骨哨之声旁人听来如飞鸟鸣叫,可传到特定的信鸽里那就是特别的信号。
陈蔚仰望灰沉沉的天际,一只洁白的鸽子从迁徙的飞鸟中脱出,快速的来到了陈蔚的掌心中。
陈蔚仔细留心四周,远处的搜寻队似乎要赶往另一处地方。
她赶紧拿出书信放在了信鸽腿上早就准备好的小竹筒里,最后摸了摸它洁白的羽翼,放它归去,让它飞往该交差的地方。

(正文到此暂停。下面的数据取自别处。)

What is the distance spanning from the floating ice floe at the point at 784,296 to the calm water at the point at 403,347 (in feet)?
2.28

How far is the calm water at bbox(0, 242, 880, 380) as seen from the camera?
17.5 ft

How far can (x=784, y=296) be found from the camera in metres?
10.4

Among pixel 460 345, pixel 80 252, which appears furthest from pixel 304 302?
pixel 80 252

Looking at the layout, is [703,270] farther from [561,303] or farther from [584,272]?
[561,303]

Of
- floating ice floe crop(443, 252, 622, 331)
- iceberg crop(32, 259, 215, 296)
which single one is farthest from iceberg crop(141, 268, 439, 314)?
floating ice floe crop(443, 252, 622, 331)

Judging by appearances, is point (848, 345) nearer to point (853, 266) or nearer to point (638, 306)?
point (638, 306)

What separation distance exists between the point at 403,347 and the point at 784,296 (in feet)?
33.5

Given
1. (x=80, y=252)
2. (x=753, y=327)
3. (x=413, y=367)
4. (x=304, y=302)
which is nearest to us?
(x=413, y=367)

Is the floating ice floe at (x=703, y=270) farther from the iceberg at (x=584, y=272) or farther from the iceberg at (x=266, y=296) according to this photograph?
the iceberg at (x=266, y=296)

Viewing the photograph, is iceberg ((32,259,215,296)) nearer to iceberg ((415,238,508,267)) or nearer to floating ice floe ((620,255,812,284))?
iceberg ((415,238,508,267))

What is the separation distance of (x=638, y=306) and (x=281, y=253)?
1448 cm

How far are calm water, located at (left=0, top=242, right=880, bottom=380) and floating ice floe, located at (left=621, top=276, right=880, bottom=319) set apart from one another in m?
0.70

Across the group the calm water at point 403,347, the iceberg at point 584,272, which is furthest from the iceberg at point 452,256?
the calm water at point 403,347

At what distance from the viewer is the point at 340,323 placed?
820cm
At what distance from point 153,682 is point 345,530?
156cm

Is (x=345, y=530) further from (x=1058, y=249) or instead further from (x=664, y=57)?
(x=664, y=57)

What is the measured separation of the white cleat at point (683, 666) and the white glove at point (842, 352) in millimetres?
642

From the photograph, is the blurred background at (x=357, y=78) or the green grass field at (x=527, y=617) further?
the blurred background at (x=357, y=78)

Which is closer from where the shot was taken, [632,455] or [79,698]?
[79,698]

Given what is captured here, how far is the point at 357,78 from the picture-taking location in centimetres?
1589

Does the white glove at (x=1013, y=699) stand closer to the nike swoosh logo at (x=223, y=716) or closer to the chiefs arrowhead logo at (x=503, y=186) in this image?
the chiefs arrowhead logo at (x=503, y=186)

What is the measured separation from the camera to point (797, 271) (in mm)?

天空的刺眼亮光让她不由得眯起了眼,眸中一闪而过的复杂情绪淹没在了眼底。
她咬紧了下唇,决绝的转身离去。
陈蔚牵过骏马,眼珠总控制不住的想要瞟向信鸽消失的方向。
其实她在信中只是交代了这阵子棉州的情况,交代了萧韫真的情况。
萧韫真的失踪是客观事实,没有找回来同样也是客观事实。
她应该还不算,不算彻底背叛萧韫真吧……
传信的白鸽酣然的畅游在空中,一颗锋利的碎石子迎着疾风朝它袭来。
短促的呜咽过后,信鸽从空中颓然下落,在地面上砸出一个雪坑。
绣着暗纹的玄色锦靴来到已无生气的白鸽旁,骨节分明的手将它抓起,解下了它身上的信件。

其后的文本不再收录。